Contexts are Never Long Enough: Structured Reasoning for Scalable Question Answering over Long Document Sets

arXiv cs.AI / 4/27/2026

💬 OpinionSignals & Early TrendsIdeas & Deep AnalysisModels & Research

Key Points

  • The paper addresses real-world document question answering, where evidence must be synthesized across many documents and document sections that can exceed any fixed LLM context window.
  • It argues that simple chunking introduces an “aggregation bottleneck” as the number of chunks grows, because systems must reason over an ever-larger set of extracted evidence.
  • SLIDERS is introduced as a framework that stores salient extracted information in a relational database and performs scalable reasoning over persistent structured state using SQL rather than concatenated text.
  • To ensure the locally extracted representations stay globally consistent, SLIDERS adds a data reconciliation stage that uses provenance, extraction rationales, and metadata to detect and repair duplicated, inconsistent, or incomplete records.
  • The framework improves performance on multiple long-context benchmarks, outperforming baselines by an average of 6.6 points over GPT-4.1-strong baselines and showing large gains on newly introduced benchmarks at 3.9M and 36M tokens.

Abstract

Real-world document question answering is challenging.

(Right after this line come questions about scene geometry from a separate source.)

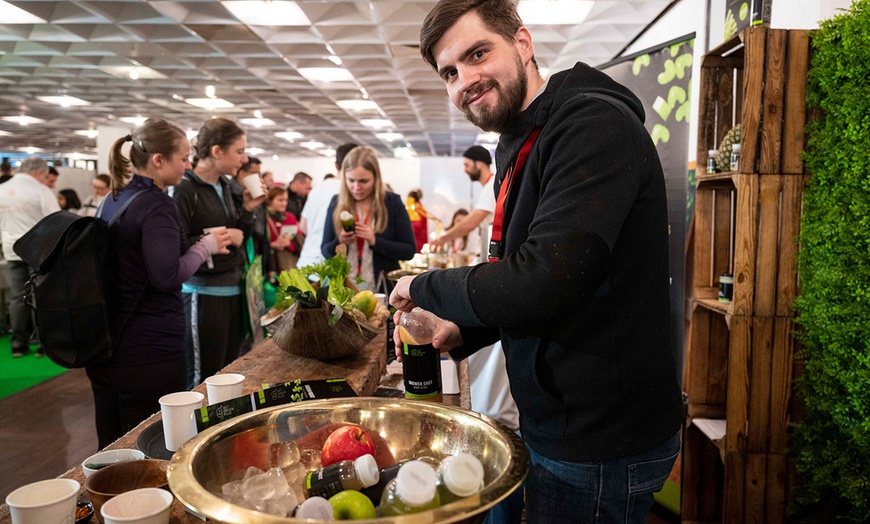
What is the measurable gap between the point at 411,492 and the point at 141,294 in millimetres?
1975

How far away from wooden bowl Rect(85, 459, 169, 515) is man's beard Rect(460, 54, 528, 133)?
2.92 feet

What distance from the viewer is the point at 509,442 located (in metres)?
0.85

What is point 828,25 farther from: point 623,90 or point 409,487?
point 409,487

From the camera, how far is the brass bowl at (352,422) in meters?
0.80

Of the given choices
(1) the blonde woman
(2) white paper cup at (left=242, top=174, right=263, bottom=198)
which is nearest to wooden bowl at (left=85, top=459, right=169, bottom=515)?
(1) the blonde woman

Analysts must synthesize evidence across multiple documents and different parts of each document. However, any fixed LLM context window can be exceeded as document collections grow. A common workaround is to decompose documents into chunks and assemble answers from chunk-level outputs, but this introduces an aggregation bottleneck: as the number of chunks grows, systems must still combine and reason over an increasingly large body of extracted evidence. We present SLIDERS, a framework for question answering over long document collections through structured reasoning. SLIDERS extracts salient information into a relational database, enabling scalable reasoning over persistent structured state via SQL rather than concatenated text. To make this locally extracted representation globally coherent, SLIDERS introduces a data reconciliation stage that leverages provenance, extraction rationales, and metadata to detect and repair duplicated, inconsistent, and incomplete records. SLIDERS outperforms all baselines on three existing long-context benchmarks, despite all of them fitting within the context window of strong base LLMs, exceeding GPT-4.1 by 6.6 points on average. It also improves over the next best baseline by ~19 and ~32 points on two new benchmarks at 3.9M and 36M tokens, respectively.